Donnerstag, 27. März 2008

Kerala

Ziemlich grossspurig kommt die Werbung des staatlichen Tourismusbueros daher: God's own country! Sicher gehoert Kerala zu den am meisten besuchten Bundesstaaten Indiens, aber sie haben doch ziemlich dick aufgetragen. Eines der Highlights in Kerala sind die Backwaters. Dieses Gebiet namens Kuttanad erstreckt sich ueber 75 km von Kollam bis nach Kochi im Norden, zwischen dem Meer auf der einen und den Bergen auf der anderen Seite. Das Labyrinth von Wasserflaechen - Seen, Kanaelen, Fluesse und Baeche - wird von tropischer Vegetation gesaeumt. Was man hier zu sehen bekommt, ist von der Strasse voellig unsichtbar. Bestimmte Haeuser sind nur auf dem Wasserweg zu erreichen, immer wieder blitzen zwischen den Baeumen und Palmen Haeuser, Farmen, Kirchen oder Tempel auf. Blaue Eisvoegel sitzen fuer einen Augenblick auf einem Ast, bevor sei weiterfliegen. Fischadler schauen nach Beute Ausschau.
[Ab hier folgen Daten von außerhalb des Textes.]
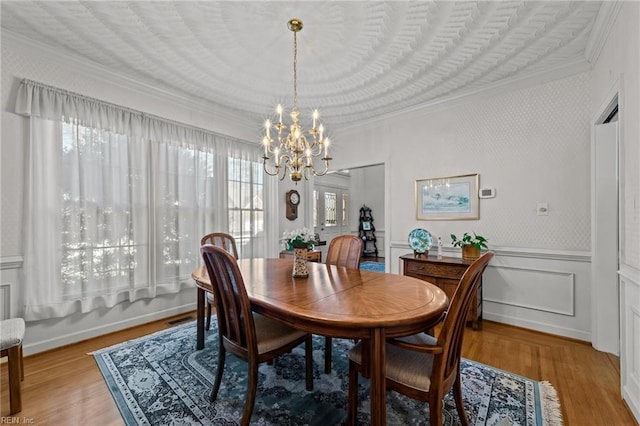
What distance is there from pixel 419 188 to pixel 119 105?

Das taegliche Leben spielt sich hier auf dem Wasser sowie an den von Palmen gesaeumten Uferstreifen ab. Die Familien leben auf winzigen Landflecken, baden und waschen die Waesche im seichten Wasser. Auf Langbooten werden Sand, aber auch Waren transportiert. An anderen Stellen wird nach Muscheln getaucht. Fischer fischen von Ruderbooten aus oder in Ufernaehe mit rieisigen Fischernetzen, im Malayalam cheena vala genannt. Mindestens vier Mann sind noetig, um die an gebogenen Hoelzern befestigten und mit Zugschnueren und Gewichten zu bewegenden Netzen zu bedienen.
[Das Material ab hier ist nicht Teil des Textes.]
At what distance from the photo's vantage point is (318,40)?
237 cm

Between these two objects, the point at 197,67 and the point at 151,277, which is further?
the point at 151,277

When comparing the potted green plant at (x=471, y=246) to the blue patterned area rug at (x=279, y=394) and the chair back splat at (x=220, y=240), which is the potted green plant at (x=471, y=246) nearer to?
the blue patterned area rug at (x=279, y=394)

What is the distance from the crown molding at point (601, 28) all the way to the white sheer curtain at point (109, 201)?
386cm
Wir selber waren vier Mal auf den Backwaters. Den ersten Kontakt hatten wir waehrend einer Halbtagestour zur Insel Munroe in der Naehe von Kollam. Da wir die einzigen Gaeste waren, hatten wir eine Privatfuehrung. Unser Guide konnte viel ueber das Leben in den Backwaters erzaehlen, doch irgendwann kamen wir darauf, dass er auch Christ ist. Weil er in ein paar Wochen heiraten wird (eine Liebesheirat gegen den Willen der Eltern, weil die Frau aus einer aermeren Familie stammt, doch weil er die Hochzeit selber bezahlt, haben die Eltern doch zugestimmt), drehte sich das Gespraech hauptsaechlich darum. In Kerala leben drei Religionen (Christen, Muslims und Hindus) fliedlich nebeneinander, doch geheiratet wird vor allem innerhalb der eigenen Religion. So wurden die faszinierenden Backwaters zum Nebenschauplatz. Von Kollam aus fuhren mit einem Tourenboot in knapp acht Stunden nach Alappuzha, diese Fahrt gehoert zu den begehrtesten Ganztagetouren. Diese Fahrt haben wir auch sehr genossen, war sie doch sehr abwechslungsreich und wir trafen auf dem Boot nette Leute. Weil bereits Nebensaison war, fuellte sich das Boot nicht ganz und wir konnten uns frei auf dem Boot bewegen. Die eindruecklichste Fahrt war jedoch die Faehre von Alappuzha nach Kottayam. Fuer die Einheimischen ist diese Faehre ihr Bus. Sie fahren damit einkaufen, in die Schule, zur Arbeit oder sonstwohin. Alle paar Minuten haelt die Faehre an, Passagiere steigen zu, andere gehen von Bord. Jeweils ein paar auslaendische Touristen fahren auch mit dieser Faehre und sitzen in der Regel vorn im Schiff, um alles mit Fotoapparat oder Videokamera festzuhalten. Fuer die Bewohner der Backwaters ein alltaegliches Bild, fuer uns eine der fantastischen Landschaften ueberhaupt. Gegen Ende der Fahrt wurde das Fahrwasser immer schmaler und wir passierten mehrere schmale Zugbruecken, die ein Brueckenwaerter hochzog. Unsere letzte Tour fuehrte von Kochi aus zu den Backwaters. Leider spielte das Wetter hier nicht so mit, am Morgen regnete es immer wieder und der Himmel war bedeckt. Viel Neues sahen wir hier nicht mehr, dafuer hatten wir eine angeregte Unterhaltung mit einem indischen Paar, das schon ziemlich westlich eingestellt ist. Beide trugen Jeans, zum Fruehstueck gibt es Toast oder Cerealien, getrunken wird Flaschenwasser. Doch wir hatten sogar noch Glueck mit dem Wetter, denn am naechsten Tag regnete es wie aus Kuebeln und so verbrachten wir den halben Tag in unserem Lieblingslokal in Kochi, dem Teapot.